We stayed by the pool until 3pm and then jumped on the hotel's shuttle boat that takes us over the river to where we can catch the public river boats.
We got the river boat up to Wat Pho which was just as exciting as I remember it - the boat screams to a halt at the pier, everyone has to jump on and off while the man blows his whistle madly and then the boat roars off again. Not for the faint-hearted. Bloody brilliant!
Wat Pho is my favourite temple in Bangkok. There's an enormous reclining Buddha which is the big attraction but I just love the whole place! Mind boggling amounts of decoration and detail at every turn, Buddhas everywhere, intricately decorated stupas, beautifully shaped trees, gold, ribbons tied round banyan trees, stray cats and dogs, ponds, lotus flowers, incense, mosaic tiles, monks in their orange robes, carvings of every animal and fantastic creature possible..... I could have chosen fifty shots for this Blip!!
Then it was back on the river boat for a proper trip down memory lane.
The oh so familiar Pra Athit pier and stepping back in time seventeen years as we headed to the Khao San Road.

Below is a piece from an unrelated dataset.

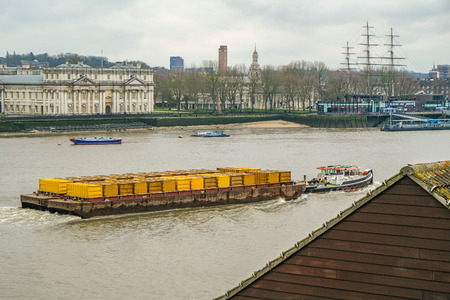 Barge pulling yellow containers passing through Greenwich with river views.  Waste disposal in London  Taken in the winter on an afternoon.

When I was twenty three I flew off to Bangkok by myself. With my trusty blue backpack and a Rough Guide to Thailand. I had nowhere to stay, just a scrap of paper with Merry V hostel written on it. A recommendation from my then boyfriend. .
Somehow I got to the Merry V - a lovely hostel on a little lane connected to the Khao San Road through a beautiful temple and spent the next few days acquainting myself with the Khao San Road and the world of backpacking that I seemed to have stumbled into.

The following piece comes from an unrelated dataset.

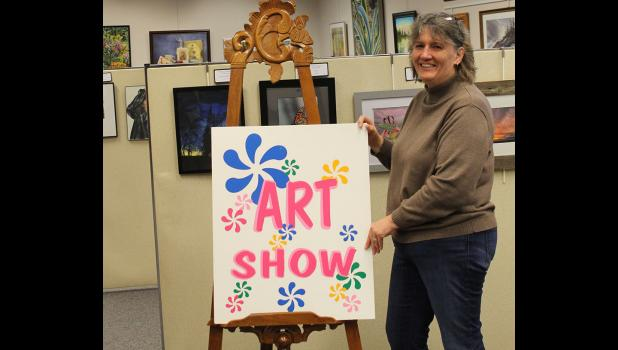 "Library Director Linda Roiger puts out the ""welcome sign""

After three days I decided to go to Kanchanaburi which is where the bridge over the River Kwai is. And, as I've said before, the girl next to me on the bus was annoying me with her coughing so I offered her a cough sweet and we got chatting.
Tonight that very same girl and I went back to the Merry V and the lanes surrounding it and the Khao San Road.
To say it made me nostalgic would be a monumental understatement! But it was so lovely. The area has changed quite a lot but the feel of it was the same. The back lanes with so many stalls and hawkers and cafes. The bustle and chaos of the actual Khao San Road. The tuk tuks, the tat being sold, the plants and flowers everywhere, the music, the smells. I could never describe it - or the effect it had on me - in a million years!
Chicken and rice and a coconut shake and all was well with the world!
And it was capped off with a fabulous night time boat ride back down the river at top speed to the central pier, getting there with five minutes to spare before the hotel boat came to get us. Perfect!!